Arma do disparo não foi localizada
O menino de 10 anos confessou ter atirado. Segundo a mãe dele, o filho teria pego a arma para mostrar ao amigo e o dedo teria escorregado, provocando o disparo. Testemunhas relataram à polícia que os mesmos traficantes que alcançaram a arma, não encontrada pela polícia, ao menino voltaram ao local para buscá-la após o ocorrido.
– Acreditamos nisso, porque muito próximo dali existe um ponto de tráfico. Só não sabemos se houve algum tipo de incitação ao disparo – disse Pohlmann.
Pela marca no peito de João, próximo ao ombro, a polícia acredita que a arma usada foi um revólver de "calibre pequeno", 32 ou 22. O projétil se alojou no corpo do menino, que passou por cirurgia ainda na noite de quinta. Na tarde desta sexta-feira, segundo o HPS, ele permanecia internado em estado grave.
Como o suposto autor tem menos de 12 anos, não se trata de ato infracional e, por isso, não cabe sanção socioeducativa. O caso seria remetido pela polícia ao Conselho Tutelar, para encaminhamento de medidas protetivas às crianças. Quanto à origem da arma, ainda não há definição se investigação ficará a cargo do Departamento Estadual da Criança e do Adolescente (Deca), do Departamento Estadual de Investigações do Narcotráfico (Denarc) ou da delegacia da região.
De acordo com o conselheiro tutelar Edemar Sarnagotto, responsável pela região do bairro Nonoai, a família da vítima já é acompanhada pelo órgão desde o final de 2014. Na época, houve denúncia anônima pelo Disque 100 sobre negligência familiar a João e a um irmão mais novo. Eles moravam em outra cidade da Região Metropolitana e se mudaram em 2015 para a zona norte da Capital. Houve encaminhamento para atendimento social, mas, como houve troca de conselheiros em outubro do ano passado, Sarnagotto não soube dizer se a família seguiu as recomendações anteriores, como matriculá-los em escola e frequentar o Centro de Referência de Assistência Social (Cras).
Segundo dados das secretarias de Educação, João não está matriculado nem na rede estadual nem na municipal. O suposto autor estaria de férias, mas estuda em uma escola estadual do bairro. A partir de agora, serão acompanhados pelo Conselho Tutelar.

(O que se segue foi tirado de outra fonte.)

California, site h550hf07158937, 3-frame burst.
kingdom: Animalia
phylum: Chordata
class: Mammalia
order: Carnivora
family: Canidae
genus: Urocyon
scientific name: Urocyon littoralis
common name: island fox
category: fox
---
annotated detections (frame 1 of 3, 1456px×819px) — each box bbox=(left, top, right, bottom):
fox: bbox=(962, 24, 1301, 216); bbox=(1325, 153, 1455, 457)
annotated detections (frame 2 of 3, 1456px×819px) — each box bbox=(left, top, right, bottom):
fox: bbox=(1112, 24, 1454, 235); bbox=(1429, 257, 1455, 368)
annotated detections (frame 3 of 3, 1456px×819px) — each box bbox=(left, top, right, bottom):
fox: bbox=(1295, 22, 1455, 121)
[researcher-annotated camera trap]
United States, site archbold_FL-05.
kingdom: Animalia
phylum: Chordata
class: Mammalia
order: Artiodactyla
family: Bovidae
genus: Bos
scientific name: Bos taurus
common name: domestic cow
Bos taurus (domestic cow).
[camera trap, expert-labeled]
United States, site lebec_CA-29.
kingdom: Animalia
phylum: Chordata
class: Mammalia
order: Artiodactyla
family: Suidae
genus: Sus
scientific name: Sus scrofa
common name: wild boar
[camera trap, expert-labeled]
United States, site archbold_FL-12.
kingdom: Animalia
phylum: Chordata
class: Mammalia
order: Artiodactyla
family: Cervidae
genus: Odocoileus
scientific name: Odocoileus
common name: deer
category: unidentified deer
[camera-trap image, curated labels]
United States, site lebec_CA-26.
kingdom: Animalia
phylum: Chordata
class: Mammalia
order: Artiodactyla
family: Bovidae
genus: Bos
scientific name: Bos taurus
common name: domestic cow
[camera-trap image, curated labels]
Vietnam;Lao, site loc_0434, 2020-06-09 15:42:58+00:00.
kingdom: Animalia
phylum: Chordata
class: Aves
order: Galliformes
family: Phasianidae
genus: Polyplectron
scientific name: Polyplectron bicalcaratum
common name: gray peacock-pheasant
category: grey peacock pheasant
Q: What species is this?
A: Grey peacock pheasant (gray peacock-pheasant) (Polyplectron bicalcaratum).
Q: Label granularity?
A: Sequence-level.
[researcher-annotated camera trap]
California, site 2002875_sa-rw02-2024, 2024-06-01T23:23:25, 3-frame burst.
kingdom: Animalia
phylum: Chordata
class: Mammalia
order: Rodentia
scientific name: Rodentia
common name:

*Nome fictício utilizado para não identificar a vítima, conforme determinação do Estatuto da Criança e do Adolescente (ECA)
Entrevista
"A realidade das crianças é essa. Um tiro é comum", diz conselheiro tutelar da região
Há sete anos lidando com problemas da infância e da juventude junto ao Conselho Tutelar, o educador Edemar Sarnagotto ficará responsável por acompanhar as duas crianças – vítima e suposto autor. Ele comenta o cenário de precariedade social na região do Beco do Rio Tejo, onde ocorreu o caso.
O que leva uma criança a atirar na outra?
É do contexto, do local. As crianças que moram ali estão expostas diariamente a situações de risco, balas perdidas, conflitos entre traficantes. A realidade delas é essa, para elas o que aconteceu, um tiro, é comum.
Conhece a realidade das duas famílias?
Não conheço ainda onde eles moram. Mas na região da Vila Alto Erechim vivem milhares de famílias em condições precárias, em terreno pequeno e superacidentado, com concentração de casas bem acentuada. A vulnerabilidade aumenta o risco de uma situação dessas acontecer. Muitas crianças ali não tem acesso à escola, ficam sozinhas, com irmãos ou vizinhos. Isso aumenta o perigo de contato e de domínio do tráfico.
O que o Conselho pode fazer para mudar essa realidade?
Vamos passar a acompanhar o caso de perto e trabalhar em rede. É preciso envolver assistência social, escola, psicólogos. O menino que atirou precisa entender que isso está errado sem ser criminalizado. A vítima também precisa de acompanhamento para não ficar traumatizada. A saída é o trabalho em rede.